> [Quoted text]:
━━━━━━

Taiwan's Economic Tunnel Vision
By Philip Bowring
18 January 2012
Taipei -- President Ma Ying-jeou's re-election victory in a Taiwan poll widely seen as a referendum on cross-Strait relations with mainland China signals lukewarm approval for further economic engagement. The result also suggests both sides of the political divide here would do well to stop obsessing about ties with the mainland and focus more attention on the rest of the world. Taiwan is missing big opportunities with the U.S. and the European Union.
Mr. Ma campaigned hard on his economic record, the centerpiece of which is improved ties with the mainland -- including an Economic Cooperation Framework Agreement. Voters approved of that (or, conversely, disapproved of the less friendly rhetoric of opposition candidate Tsai Ing-wen), handing Mr. Ma a victory by a nearly six-percentage-point margin.

━━━━━━

Continue the commentary on Taiwan's economic ties, following on from its final sentence about Mr. Ma's victory margin.

> [Provided material]:
━━━━━━

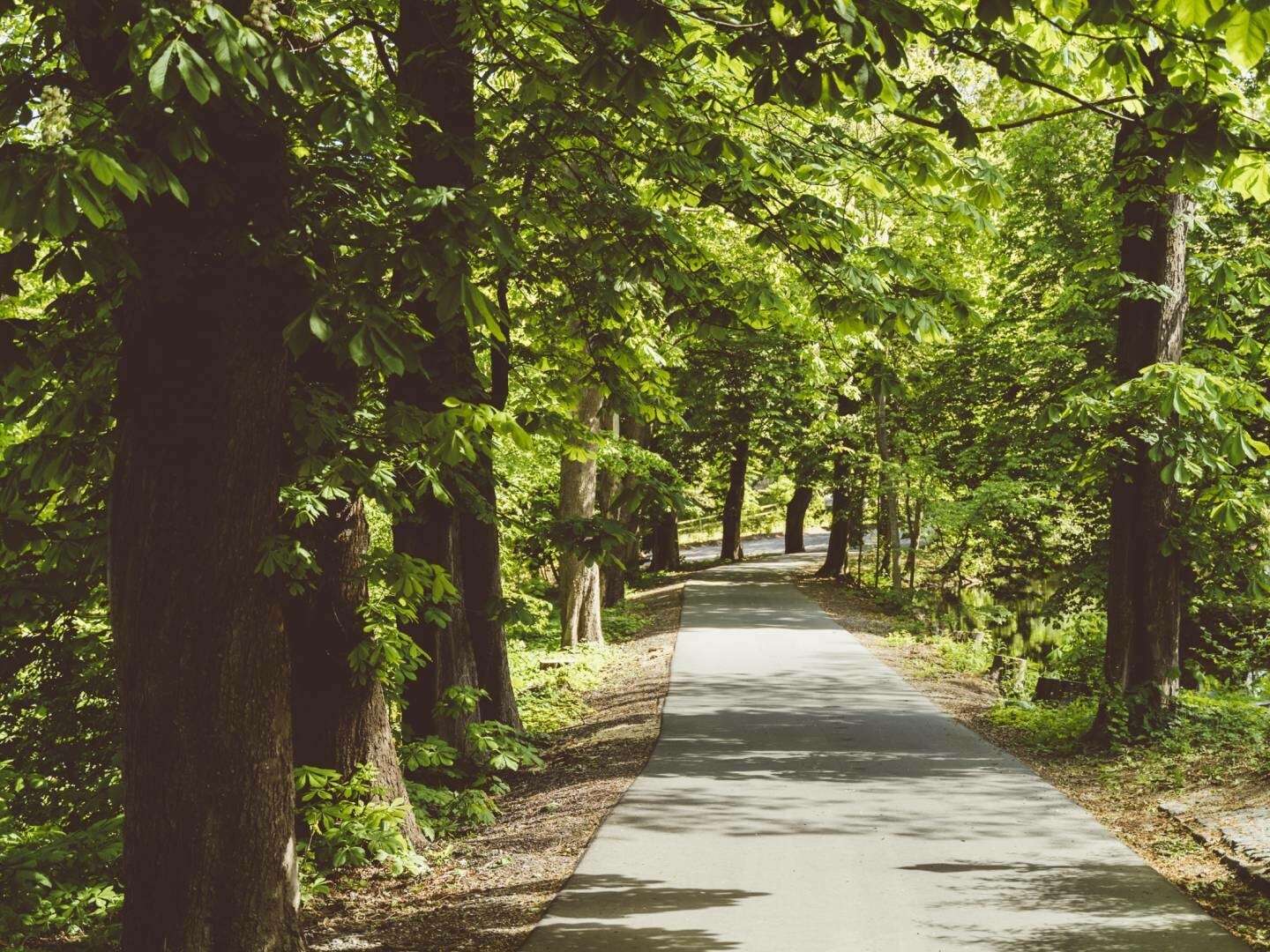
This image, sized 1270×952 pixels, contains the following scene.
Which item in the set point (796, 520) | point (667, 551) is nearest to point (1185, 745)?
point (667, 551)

━━━━━━

> [Exercise result]:
But the fact that the poll was not a landslide suggests some ambivalence about Mr. Ma's mainland strategy, coupled with a sense that he doesn't have enough of a plan for dealing with other economic issues. And voters inevitably will worry about whether a cross-Strait strategy buys Taiwan's prosperity at the cost of its autonomy.
Mr. Ma's best antidote to those concerns is to develop other economic relationships. A defensive, inward-looking Taiwan busy arguing about its identity has failed so far to take advantage of its position as an open, trade-based economy with close historical links to the U.S. and Japan and a strategic location.
Taiwanese and foreigners alike are too often taken in by the fact that the mainland buys about 41% of Taiwan's exports. Roughly 70% of those exports are components for products made by Taiwanese-owned and operated factories that are ultimately exported as finished products like iPads or Nike shoes to the rest of the world. Add to those Taiwan's direct exports and the mainland is no bigger than the EU and North America as a source of final demand for Taiwan.
The proportion of exports to the mainland may anyway have peaked as more components are now made in China. Direct exports of finished products to the global market will become more important for Taiwan in future.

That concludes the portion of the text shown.